Output element kind:
Float64Arrayforfloat16,bfloat16,float32,float64Int32Arrayforint8,uint8,int16,uint16,int32,uint32,boolBigInt64Arrayforint64,uint64
decodeFirstN
function decodeFirstN(
bytes: Uint8Array,
dtype: string,
n: number,
): Float64Array | Int32Array | BigInt64Array | null;Same kind mapping as decodeWeight. Decodes the first n elements (or fewer if the byte slice is shorter). Use this for previews of large tensors.
computeStats
function computeStats(values: Float64Array | Int32Array): WeightStats;The BigInt64Array output of decodeWeight is not a valid input - convert int64 weights to a numeric form first if you need stats.
interface WeightStats {
readonly count: number;
readonly min: number;
readonly max: number;
readonly mean: number;
readonly std: number;
readonly zeros: number;
readonly histogram: readonly number[]; // length 12, fixed-width bins between min and max
readonly heatmap: readonly number[]; // length 128, 16 cols x 8 rows, mean of consecutive chunks
readonly chunkSize: number; // values averaged per heatmap cell
}The histogram has 12 bins between min and max. When min === max, the entire count lands in the middle bin. The heatmap is 16 × 8 = 128 cells; each cell averages chunkSize = max(1, floor(count / 128)) consecutive values.

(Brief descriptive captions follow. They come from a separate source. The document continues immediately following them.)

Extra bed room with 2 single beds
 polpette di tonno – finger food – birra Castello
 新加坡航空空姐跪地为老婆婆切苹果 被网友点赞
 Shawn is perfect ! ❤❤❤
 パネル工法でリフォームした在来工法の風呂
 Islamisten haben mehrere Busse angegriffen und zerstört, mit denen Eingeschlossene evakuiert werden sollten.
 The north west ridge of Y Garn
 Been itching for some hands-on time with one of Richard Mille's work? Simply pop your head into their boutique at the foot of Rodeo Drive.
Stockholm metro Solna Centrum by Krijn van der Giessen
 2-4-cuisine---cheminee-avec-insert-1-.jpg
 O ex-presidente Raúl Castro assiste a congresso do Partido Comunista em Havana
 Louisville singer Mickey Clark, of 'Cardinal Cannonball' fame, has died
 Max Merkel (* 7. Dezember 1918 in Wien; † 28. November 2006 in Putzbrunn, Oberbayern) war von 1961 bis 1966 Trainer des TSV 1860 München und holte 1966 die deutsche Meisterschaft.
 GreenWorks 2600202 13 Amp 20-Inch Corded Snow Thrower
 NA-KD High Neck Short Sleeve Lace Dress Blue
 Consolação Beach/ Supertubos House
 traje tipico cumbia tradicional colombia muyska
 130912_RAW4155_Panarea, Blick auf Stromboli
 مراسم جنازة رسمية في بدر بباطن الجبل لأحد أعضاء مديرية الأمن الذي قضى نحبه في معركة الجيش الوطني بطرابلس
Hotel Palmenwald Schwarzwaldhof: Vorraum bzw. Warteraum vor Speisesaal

TF2 SavedModel checkpoint loader
import { loadSavedModelWeights, attachCheckpointToGraph } from "@wetron/savedmodel";
import type { LoadedCheckpoint } from "@wetron/savedmodel";
async function loadSavedModelWeights(indexFile: File, dataFile: File): Promise<LoadedCheckpoint>;
interface LoadedCheckpoint {
readonly weights: WeightSource;
readonly metas: ReadonlyMap<string, { dtype: string; shape: readonly number[] }>;
readonly fullNameToKey: ReadonlyMap<string, string>;
}
function attachCheckpointToGraph(graph: ModelGraph, loaded: LoadedCheckpoint): ModelGraph;loadSavedModelWeights reads the SavedModel checkpoint pair (variables.index + variables.data-00000-of-00001) and returns a WeightSource keyed by the SSTable key plus dtype/shape metadata.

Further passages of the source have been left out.